◆ **Exercise objective**: Could you copy all of the records below exactly as they appear?

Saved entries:

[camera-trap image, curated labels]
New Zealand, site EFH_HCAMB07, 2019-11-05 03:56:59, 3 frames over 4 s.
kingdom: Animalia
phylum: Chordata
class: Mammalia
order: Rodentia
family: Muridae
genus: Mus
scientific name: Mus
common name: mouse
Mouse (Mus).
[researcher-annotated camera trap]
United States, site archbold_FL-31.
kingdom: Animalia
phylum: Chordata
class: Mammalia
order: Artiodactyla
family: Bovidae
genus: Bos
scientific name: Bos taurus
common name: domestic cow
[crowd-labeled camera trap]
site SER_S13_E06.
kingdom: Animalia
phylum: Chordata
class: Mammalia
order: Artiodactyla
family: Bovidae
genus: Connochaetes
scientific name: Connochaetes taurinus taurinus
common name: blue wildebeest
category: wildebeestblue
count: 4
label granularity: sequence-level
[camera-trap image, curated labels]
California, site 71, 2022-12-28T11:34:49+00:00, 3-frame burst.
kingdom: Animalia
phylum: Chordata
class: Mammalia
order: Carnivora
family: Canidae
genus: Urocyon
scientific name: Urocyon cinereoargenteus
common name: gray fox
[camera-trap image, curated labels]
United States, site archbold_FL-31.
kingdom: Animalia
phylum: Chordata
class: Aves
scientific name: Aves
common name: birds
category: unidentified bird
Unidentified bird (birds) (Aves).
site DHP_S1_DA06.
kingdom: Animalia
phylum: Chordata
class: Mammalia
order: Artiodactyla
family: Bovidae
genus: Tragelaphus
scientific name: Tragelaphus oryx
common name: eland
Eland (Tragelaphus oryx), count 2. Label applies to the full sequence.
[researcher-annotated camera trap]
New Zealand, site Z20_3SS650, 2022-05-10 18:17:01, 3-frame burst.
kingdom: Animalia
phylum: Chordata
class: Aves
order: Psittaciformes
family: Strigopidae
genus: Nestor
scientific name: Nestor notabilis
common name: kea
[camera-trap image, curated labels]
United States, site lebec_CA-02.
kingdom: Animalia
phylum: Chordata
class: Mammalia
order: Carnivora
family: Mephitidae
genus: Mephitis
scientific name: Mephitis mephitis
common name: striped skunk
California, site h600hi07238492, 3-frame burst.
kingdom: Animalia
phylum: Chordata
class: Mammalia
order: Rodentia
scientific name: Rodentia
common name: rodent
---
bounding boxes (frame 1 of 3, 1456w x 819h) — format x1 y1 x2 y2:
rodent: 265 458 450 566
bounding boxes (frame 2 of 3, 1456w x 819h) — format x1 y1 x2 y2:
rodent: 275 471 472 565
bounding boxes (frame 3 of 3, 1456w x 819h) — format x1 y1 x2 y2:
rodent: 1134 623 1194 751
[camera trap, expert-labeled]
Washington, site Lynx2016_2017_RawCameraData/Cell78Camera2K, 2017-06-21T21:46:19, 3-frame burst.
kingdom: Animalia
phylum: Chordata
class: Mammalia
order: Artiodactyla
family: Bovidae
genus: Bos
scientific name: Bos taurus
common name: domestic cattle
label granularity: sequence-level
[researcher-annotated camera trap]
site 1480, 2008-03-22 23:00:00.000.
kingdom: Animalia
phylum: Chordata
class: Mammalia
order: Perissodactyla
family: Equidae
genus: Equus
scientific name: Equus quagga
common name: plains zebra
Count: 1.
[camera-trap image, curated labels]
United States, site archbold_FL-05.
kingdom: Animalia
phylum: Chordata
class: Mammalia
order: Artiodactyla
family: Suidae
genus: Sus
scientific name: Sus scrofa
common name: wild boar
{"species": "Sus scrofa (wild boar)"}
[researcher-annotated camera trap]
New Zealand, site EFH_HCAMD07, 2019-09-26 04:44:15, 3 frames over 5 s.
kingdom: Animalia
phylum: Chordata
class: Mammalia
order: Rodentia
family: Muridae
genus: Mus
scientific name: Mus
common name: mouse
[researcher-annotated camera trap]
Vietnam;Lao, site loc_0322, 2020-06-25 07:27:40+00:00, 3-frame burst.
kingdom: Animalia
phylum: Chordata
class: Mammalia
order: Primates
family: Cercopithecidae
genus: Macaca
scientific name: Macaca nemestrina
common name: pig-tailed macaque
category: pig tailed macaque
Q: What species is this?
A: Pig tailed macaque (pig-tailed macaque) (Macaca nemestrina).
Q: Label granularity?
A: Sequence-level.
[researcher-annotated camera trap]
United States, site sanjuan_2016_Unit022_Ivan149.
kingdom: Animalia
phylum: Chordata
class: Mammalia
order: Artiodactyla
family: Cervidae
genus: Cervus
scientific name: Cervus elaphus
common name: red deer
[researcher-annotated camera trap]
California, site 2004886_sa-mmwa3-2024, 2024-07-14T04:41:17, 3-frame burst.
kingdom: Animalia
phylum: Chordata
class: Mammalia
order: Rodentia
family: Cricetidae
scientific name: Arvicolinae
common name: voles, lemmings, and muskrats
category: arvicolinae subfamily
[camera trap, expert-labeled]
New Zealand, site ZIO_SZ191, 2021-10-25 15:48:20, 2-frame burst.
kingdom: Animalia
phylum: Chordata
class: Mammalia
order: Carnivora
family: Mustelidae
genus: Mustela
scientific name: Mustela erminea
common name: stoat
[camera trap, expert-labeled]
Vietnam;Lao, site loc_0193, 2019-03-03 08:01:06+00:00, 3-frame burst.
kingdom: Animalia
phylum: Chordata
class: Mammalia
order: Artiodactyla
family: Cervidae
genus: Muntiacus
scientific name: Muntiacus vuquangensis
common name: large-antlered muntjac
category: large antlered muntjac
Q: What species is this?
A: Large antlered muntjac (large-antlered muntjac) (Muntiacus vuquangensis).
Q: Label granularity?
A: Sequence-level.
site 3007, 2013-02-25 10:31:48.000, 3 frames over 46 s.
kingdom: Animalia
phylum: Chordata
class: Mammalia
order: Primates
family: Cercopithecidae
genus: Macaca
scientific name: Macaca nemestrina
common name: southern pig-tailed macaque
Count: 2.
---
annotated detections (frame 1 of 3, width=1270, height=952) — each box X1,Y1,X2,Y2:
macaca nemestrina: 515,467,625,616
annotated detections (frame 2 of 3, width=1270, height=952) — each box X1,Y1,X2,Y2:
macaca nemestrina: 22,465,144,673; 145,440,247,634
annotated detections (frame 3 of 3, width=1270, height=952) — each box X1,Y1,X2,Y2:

◆ **Task solution**:
[camera-trap image, curated labels]
New Zealand, site EFH_HCAMB07, 2019-11-05 03:56:59, 3 frames over 4 s.
kingdom: Animalia
phylum: Chordata
class: Mammalia
order: Rodentia
family: Muridae
genus: Mus
scientific name: Mus
common name: mouse
Mouse (Mus).
[researcher-annotated camera trap]
United States, site archbold_FL-31.
kingdom: Animalia
phylum: Chordata
class: Mammalia
order: Artiodactyla
family: Bovidae
genus: Bos
scientific name: Bos taurus
common name: domestic cow
[crowd-labeled camera trap]
site SER_S13_E06.
kingdom: Animalia
phylum: Chordata
class: Mammalia
order: Artiodactyla
family: Bovidae
genus: Connochaetes
scientific name: Connochaetes taurinus taurinus
common name: blue wildebeest
category: wildebeestblue
count: 4
label granularity: sequence-level
[camera-trap image, curated labels]
California, site 71, 2022-12-28T11:34:49+00:00, 3-frame burst.
kingdom: Animalia
phylum: Chordata
class: Mammalia
order: Carnivora
family: Canidae
genus: Urocyon
scientific name: Urocyon cinereoargenteus
common name: gray fox
[camera-trap image, curated labels]
United States, site archbold_FL-31.
kingdom: Animalia
phylum: Chordata
class: Aves
scientific name: Aves
common name: birds
category: unidentified bird
Unidentified bird (birds) (Aves).
site DHP_S1_DA06.
kingdom: Animalia
phylum: Chordata
class: Mammalia
order: Artiodactyla
family: Bovidae
genus: Tragelaphus
scientific name: Tragelaphus oryx
common name: eland
Eland (Tragelaphus oryx), count 2. Label applies to the full sequence.
[researcher-annotated camera trap]
New Zealand, site Z20_3SS650, 2022-05-10 18:17:01, 3-frame burst.
kingdom: Animalia
phylum: Chordata
class: Aves
order: Psittaciformes
family: Strigopidae
genus: Nestor
scientific name: Nestor notabilis
common name: kea
[camera-trap image, curated labels]
United States, site lebec_CA-02.
kingdom: Animalia
phylum: Chordata
class: Mammalia
order: Carnivora
family: Mephitidae
genus: Mephitis
scientific name: Mephitis mephitis
common name: striped skunk
California, site h600hi07238492, 3-frame burst.
kingdom: Animalia
phylum: Chordata
class: Mammalia
order: Rodentia
scientific name: Rodentia
common name: rodent
---
bounding boxes (frame 1 of 3, 1456w x 819h) — format x1 y1 x2 y2:
rodent: 265 458 450 566
bounding boxes (frame 2 of 3, 1456w x 819h) — format x1 y1 x2 y2:
rodent: 275 471 472 565
bounding boxes (frame 3 of 3, 1456w x 819h) — format x1 y1 x2 y2:
rodent: 1134 623 1194 751
[camera trap, expert-labeled]
Washington, site Lynx2016_2017_RawCameraData/Cell78Camera2K, 2017-06-21T21:46:19, 3-frame burst.
kingdom: Animalia
phylum: Chordata
class: Mammalia
order: Artiodactyla
family: Bovidae
genus: Bos
scientific name: Bos taurus
common name: domestic cattle
label granularity: sequence-level
[researcher-annotated camera trap]
site 1480, 2008-03-22 23:00:00.000.
kingdom: Animalia
phylum: Chordata
class: Mammalia
order: Perissodactyla
family: Equidae
genus: Equus
scientific name: Equus quagga
common name: plains zebra
Count: 1.
[camera-trap image, curated labels]
United States, site archbold_FL-05.
kingdom: Animalia
phylum: Chordata
class: Mammalia
order: Artiodactyla
family: Suidae
genus: Sus
scientific name: Sus scrofa
common name: wild boar
{"species": "Sus scrofa (wild boar)"}
[researcher-annotated camera trap]
New Zealand, site EFH_HCAMD07, 2019-09-26 04:44:15, 3 frames over 5 s.
kingdom: Animalia
phylum: Chordata
class: Mammalia
order: Rodentia
family: Muridae
genus: Mus
scientific name: Mus
common name: mouse
[researcher-annotated camera trap]
Vietnam;Lao, site loc_0322, 2020-06-25 07:27:40+00:00, 3-frame burst.
kingdom: Animalia
phylum: Chordata
class: Mammalia
order: Primates
family: Cercopithecidae
genus: Macaca
scientific name: Macaca nemestrina
common name: pig-tailed macaque
category: pig tailed macaque
Q: What species is this?
A: Pig tailed macaque (pig-tailed macaque) (Macaca nemestrina).
Q: Label granularity?
A: Sequence-level.
[researcher-annotated camera trap]
United States, site sanjuan_2016_Unit022_Ivan149.
kingdom: Animalia
phylum: Chordata
class: Mammalia
order: Artiodactyla
family: Cervidae
genus: Cervus
scientific name: Cervus elaphus
common name: red deer
[researcher-annotated camera trap]
California, site 2004886_sa-mmwa3-2024, 2024-07-14T04:41:17, 3-frame burst.
kingdom: Animalia
phylum: Chordata
class: Mammalia
order: Rodentia
family: Cricetidae
scientific name: Arvicolinae
common name: voles, lemmings, and muskrats
category: arvicolinae subfamily
[camera trap, expert-labeled]
New Zealand, site ZIO_SZ191, 2021-10-25 15:48:20, 2-frame burst.
kingdom: Animalia
phylum: Chordata
class: Mammalia
order: Carnivora
family: Mustelidae
genus: Mustela
scientific name: Mustela erminea
common name: stoat
[camera trap, expert-labeled]
Vietnam;Lao, site loc_0193, 2019-03-03 08:01:06+00:00, 3-frame burst.
kingdom: Animalia
phylum: Chordata
class: Mammalia
order: Artiodactyla
family: Cervidae
genus: Muntiacus
scientific name: Muntiacus vuquangensis
common name: large-antlered muntjac
category: large antlered muntjac
Q: What species is this?
A: Large antlered muntjac (large-antlered muntjac) (Muntiacus vuquangensis).
Q: Label granularity?
A: Sequence-level.
site 3007, 2013-02-25 10:31:48.000, 3 frames over 46 s.
kingdom: Animalia
phylum: Chordata
class: Mammalia
order: Primates
family: Cercopithecidae
genus: Macaca
scientific name: Macaca nemestrina
common name: southern pig-tailed macaque
Count: 2.
---
annotated detections (frame 1 of 3, width=1270, height=952) — each box X1,Y1,X2,Y2:
macaca nemestrina: 515,467,625,616
annotated detections (frame 2 of 3, width=1270, height=952) — each box X1,Y1,X2,Y2:
macaca nemestrina: 22,465,144,673; 145,440,247,634
annotated detections (frame 3 of 3, width=1270, height=952) — each box X1,Y1,X2,Y2:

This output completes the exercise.